In the passage on the multiplicative decomposition of the deformation gradient, fibers are assumed to behave like what?

PROVIDED TEXT:
%%

Since its introduction by Flory [7] the multiplicative decomposition of the deformation gradient has gained popularity in the context of the variational Hu–Washizu principle. This split generates nonphysical results in the case of simple tension and compression problems for isotropic hyperelastic models capturing rubber-like materials, which are known to be quasi-incompressible; for more details see Ehlers and Eipper [6]. By the same token, nonphysical responses may occur in the numerical analysis of anisotropic materials unless the analysis is based on a quasi-incompressible material formulation. In this respect, the multiplicative split of the deformation gradient leads to a twofold issue for fiber-reinforced hyperelastic materials:

1. (i)

   Stresses in the fibers are expected to be one-dimensional since fibers are assumed to behave like one-dimensional springs, see Sansour [26]. However, the use of isochoric anisotropic invariants automatically yields a projection tensor that generates the stress components perpendicular to the alignment of the fibers, thereby violating the basic assumption.

2. (ii)

%%

Saved data entries:
%%

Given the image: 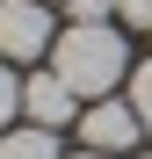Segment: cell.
<instances>
[{
    "instance_id": "obj_9",
    "label": "cell",
    "mask_w": 152,
    "mask_h": 159,
    "mask_svg": "<svg viewBox=\"0 0 152 159\" xmlns=\"http://www.w3.org/2000/svg\"><path fill=\"white\" fill-rule=\"evenodd\" d=\"M116 15H123V22H138V29H152V0H116Z\"/></svg>"
},
{
    "instance_id": "obj_8",
    "label": "cell",
    "mask_w": 152,
    "mask_h": 159,
    "mask_svg": "<svg viewBox=\"0 0 152 159\" xmlns=\"http://www.w3.org/2000/svg\"><path fill=\"white\" fill-rule=\"evenodd\" d=\"M65 7H72V22H109L116 0H65Z\"/></svg>"
},
{
    "instance_id": "obj_4",
    "label": "cell",
    "mask_w": 152,
    "mask_h": 159,
    "mask_svg": "<svg viewBox=\"0 0 152 159\" xmlns=\"http://www.w3.org/2000/svg\"><path fill=\"white\" fill-rule=\"evenodd\" d=\"M22 123H44V130H65V123H80V94L65 87V72H29L22 80Z\"/></svg>"
},
{
    "instance_id": "obj_3",
    "label": "cell",
    "mask_w": 152,
    "mask_h": 159,
    "mask_svg": "<svg viewBox=\"0 0 152 159\" xmlns=\"http://www.w3.org/2000/svg\"><path fill=\"white\" fill-rule=\"evenodd\" d=\"M80 138H87V152H131V145L145 138V116L131 109V101L101 94V101L80 109Z\"/></svg>"
},
{
    "instance_id": "obj_1",
    "label": "cell",
    "mask_w": 152,
    "mask_h": 159,
    "mask_svg": "<svg viewBox=\"0 0 152 159\" xmlns=\"http://www.w3.org/2000/svg\"><path fill=\"white\" fill-rule=\"evenodd\" d=\"M51 72H65V87L80 101H101L131 80V51L109 22H72V29L51 43Z\"/></svg>"
},
{
    "instance_id": "obj_7",
    "label": "cell",
    "mask_w": 152,
    "mask_h": 159,
    "mask_svg": "<svg viewBox=\"0 0 152 159\" xmlns=\"http://www.w3.org/2000/svg\"><path fill=\"white\" fill-rule=\"evenodd\" d=\"M15 116H22V80H15V65H7V58H0V130H7Z\"/></svg>"
},
{
    "instance_id": "obj_10",
    "label": "cell",
    "mask_w": 152,
    "mask_h": 159,
    "mask_svg": "<svg viewBox=\"0 0 152 159\" xmlns=\"http://www.w3.org/2000/svg\"><path fill=\"white\" fill-rule=\"evenodd\" d=\"M72 159H116V152H72Z\"/></svg>"
},
{
    "instance_id": "obj_6",
    "label": "cell",
    "mask_w": 152,
    "mask_h": 159,
    "mask_svg": "<svg viewBox=\"0 0 152 159\" xmlns=\"http://www.w3.org/2000/svg\"><path fill=\"white\" fill-rule=\"evenodd\" d=\"M123 87H131L123 101H131V109L145 116V130H152V51H145V65H131V80H123Z\"/></svg>"
},
{
    "instance_id": "obj_5",
    "label": "cell",
    "mask_w": 152,
    "mask_h": 159,
    "mask_svg": "<svg viewBox=\"0 0 152 159\" xmlns=\"http://www.w3.org/2000/svg\"><path fill=\"white\" fill-rule=\"evenodd\" d=\"M0 159H58V130H44V123L0 130Z\"/></svg>"
},
{
    "instance_id": "obj_2",
    "label": "cell",
    "mask_w": 152,
    "mask_h": 159,
    "mask_svg": "<svg viewBox=\"0 0 152 159\" xmlns=\"http://www.w3.org/2000/svg\"><path fill=\"white\" fill-rule=\"evenodd\" d=\"M58 43V22H51V0H0V58H44Z\"/></svg>"
}]
</instances>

%%

SOLUTION BELOW: Like one-dimensional springs.